═════ DATA

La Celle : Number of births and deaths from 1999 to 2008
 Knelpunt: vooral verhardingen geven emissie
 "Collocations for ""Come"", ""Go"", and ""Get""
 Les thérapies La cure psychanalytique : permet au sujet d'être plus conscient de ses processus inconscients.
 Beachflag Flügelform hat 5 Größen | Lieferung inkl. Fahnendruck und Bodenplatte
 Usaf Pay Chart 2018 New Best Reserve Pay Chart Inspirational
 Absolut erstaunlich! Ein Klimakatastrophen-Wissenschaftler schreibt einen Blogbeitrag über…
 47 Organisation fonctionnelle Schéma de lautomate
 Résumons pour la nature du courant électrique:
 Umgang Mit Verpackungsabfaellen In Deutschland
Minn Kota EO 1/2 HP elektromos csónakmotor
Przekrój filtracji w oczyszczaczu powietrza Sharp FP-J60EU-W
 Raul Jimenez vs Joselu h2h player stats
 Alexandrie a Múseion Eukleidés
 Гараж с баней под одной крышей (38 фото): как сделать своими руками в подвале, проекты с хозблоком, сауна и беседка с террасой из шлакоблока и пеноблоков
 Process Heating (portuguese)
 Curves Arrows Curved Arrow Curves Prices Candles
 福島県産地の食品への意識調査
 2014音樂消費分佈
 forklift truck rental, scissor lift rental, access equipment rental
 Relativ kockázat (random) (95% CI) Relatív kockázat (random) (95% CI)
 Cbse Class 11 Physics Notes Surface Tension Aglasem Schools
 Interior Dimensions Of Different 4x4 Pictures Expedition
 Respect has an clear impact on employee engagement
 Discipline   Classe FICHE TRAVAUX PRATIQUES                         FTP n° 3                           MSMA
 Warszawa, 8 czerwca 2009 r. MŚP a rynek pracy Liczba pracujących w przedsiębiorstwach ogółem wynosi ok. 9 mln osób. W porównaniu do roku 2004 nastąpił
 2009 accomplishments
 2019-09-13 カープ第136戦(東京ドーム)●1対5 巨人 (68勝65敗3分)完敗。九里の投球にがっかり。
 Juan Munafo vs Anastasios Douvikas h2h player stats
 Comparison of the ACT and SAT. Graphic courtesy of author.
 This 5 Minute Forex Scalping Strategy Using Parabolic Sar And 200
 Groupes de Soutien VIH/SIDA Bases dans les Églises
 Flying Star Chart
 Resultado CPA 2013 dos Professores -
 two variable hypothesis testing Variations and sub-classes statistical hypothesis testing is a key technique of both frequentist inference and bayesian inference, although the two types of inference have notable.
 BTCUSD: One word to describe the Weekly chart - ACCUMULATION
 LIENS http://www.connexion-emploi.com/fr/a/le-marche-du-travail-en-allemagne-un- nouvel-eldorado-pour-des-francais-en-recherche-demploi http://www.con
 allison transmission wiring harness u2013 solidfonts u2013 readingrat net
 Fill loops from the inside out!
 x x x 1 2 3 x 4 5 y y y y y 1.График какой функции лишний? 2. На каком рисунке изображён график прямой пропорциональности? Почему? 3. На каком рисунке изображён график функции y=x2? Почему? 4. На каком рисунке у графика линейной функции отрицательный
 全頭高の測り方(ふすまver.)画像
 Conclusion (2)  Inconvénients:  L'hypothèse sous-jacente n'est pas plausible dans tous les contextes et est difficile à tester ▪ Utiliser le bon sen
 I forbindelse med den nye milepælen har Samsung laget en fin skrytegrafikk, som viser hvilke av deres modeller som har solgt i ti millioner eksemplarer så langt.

══════════

HOW TO COMPLETE THIS TASK →
Search the listing for the word "dans", and copy every line in which it is found.

SOLUTION TO THIS TASK →
 Groupes de Soutien VIH/SIDA Bases dans les Églises
 Conclusion (2)  Inconvénients:  L'hypothèse sous-jacente n'est pas plausible dans tous les contextes et est difficile à tester ▪ Utiliser le bon sen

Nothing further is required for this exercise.